[PATCH] arm64/pageattr: Propagate return value from __change_memory_common
Dev Jain
dev.jain at arm.com
Mon Nov 10 20:55:24 PST 2025
On 11/11/25 10:14 am, Yang Shi wrote:
>
>
> On 11/10/25 8:37 PM, Dev Jain wrote:
>>
>> On 11/11/25 9:47 am, Yang Shi wrote:
>>>
>>>
>>> On 11/10/25 7:39 PM, Dev Jain wrote:
>>>>
>>>> On 05/11/25 9:27 am, Dev Jain wrote:
>>>>>
>>>>> On 04/11/25 6:26 pm, Will Deacon wrote:
>>>>>> On Tue, Nov 04, 2025 at 09:06:12AM +0530, Dev Jain wrote:
>>>>>>> On 04/11/25 12:15 am, Yang Shi wrote:
>>>>>>>> On 11/3/25 7:16 AM, Will Deacon wrote:
>>>>>>>>> On Mon, Nov 03, 2025 at 11:43:06AM +0530, Dev Jain wrote:
>>>>>>>>>> Post a166563e7ec3 ("arm64: mm: support large block mapping when
>>>>>>>>>> rodata=full"),
>>>>>>>>>> __change_memory_common has a real chance of failing due to split
>>>>>>>>>> failure.
>>>>>>>>>> Before that commit, this line was introduced in c55191e96caa,
>>>>>>>>>> still having
>>>>>>>>>> a chance of failing if it needs to allocate pagetable memory in
>>>>>>>>>> apply_to_page_range, although that has never been observed to
>>>>>>>>>> be true.
>>>>>>>>>> In general, we should always propagate the return value to
>>>>>>>>>> the caller.
>>>>>>>>>>
>>>>>>>>>> Cc: stable at vger.kernel.org
>>>>>>>>>> Fixes: c55191e96caa ("arm64: mm: apply r/o permissions of VM
>>>>>>>>>> areas to its linear alias as well")

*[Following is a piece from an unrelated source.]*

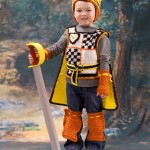 Medieval Prince Crochet Costume Pattern
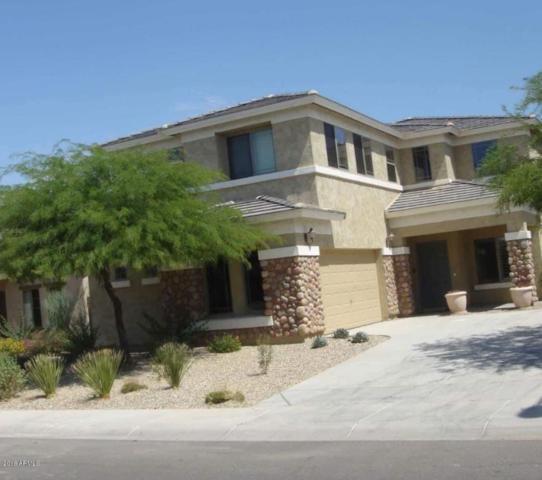 1438 E Anna Drive, Casa Grande, AZ 85122 (MLS #5828304) :: RE/MAX Excalibur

>>>>>>>>>> Signed-off-by: Dev Jain <dev.jain at arm.com>
>>>>>>>>>> ---
>>>>>>>>>> Based on Linux 6.18-rc4.
>>>>>>>>>>
>>>>>>>>>> arch/arm64/mm/pageattr.c | 5 ++++-
>>>>>>>>>> 1 file changed, 4 insertions(+), 1 deletion(-)
>>>>>>>>>>
>>>>>>>>>> diff --git a/arch/arm64/mm/pageattr.c b/arch/arm64/mm/pageattr.c
>>>>>>>>>> index 5135f2d66958..b4ea86cd3a71 100644
>>>>>>>>>> --- a/arch/arm64/mm/pageattr.c
>>>>>>>>>> +++ b/arch/arm64/mm/pageattr.c
>>>>>>>>>> @@ -148,6 +148,7 @@ static int change_memory_common(unsigned
>>>>>>>>>> long addr, int numpages,
>>>>>>>>>> unsigned long size = PAGE_SIZE * numpages;
>>>>>>>>>> unsigned long end = start + size;
>>>>>>>>>> struct vm_struct *area;
>>>>>>>>>> + int ret;
>>>>>>>>>> int i;
>>>>>>>>>> if (!PAGE_ALIGNED(addr)) {
>>>>>>>>>> @@ -185,8 +186,10 @@ static int change_memory_common(unsigned
>>>>>>>>>> long addr, int numpages,
>>>>>>>>>> if (rodata_full && (pgprot_val(set_mask) == PTE_RDONLY ||
>>>>>>>>>> pgprot_val(clear_mask) == PTE_RDONLY)) {
>>>>>>>>>> for (i = 0; i < area->nr_pages; i++) {
>>>>>>>>>> - __change_memory_common((u64)page_address(area->pages[i]),
>>>>>>>>>> + ret =
>>>>>>>>>> __change_memory_common((u64)page_address(area->pages[i]),
>>>>>>>>>> PAGE_SIZE, set_mask, clear_mask);
>>>>>>>>>> + if (ret)
>>>>>>>>>> + return ret;
>>>>>>>>> Hmm, this means we can return failure half-way through the
>>>>>>>>> operation. Is
>>>>>>>>> that something callers are expecting to handle? If so, how can
>>>>>>>>> they tell
>>>>>>>>> how far we got?
>>>>>>>> IIUC the callers don't have to know whether it is half-way or not
>>>>>>>> because the callers will change the permission back (e.g. to
>>>>>>>> RW) for the
>>>>>>>> whole range when freeing memory.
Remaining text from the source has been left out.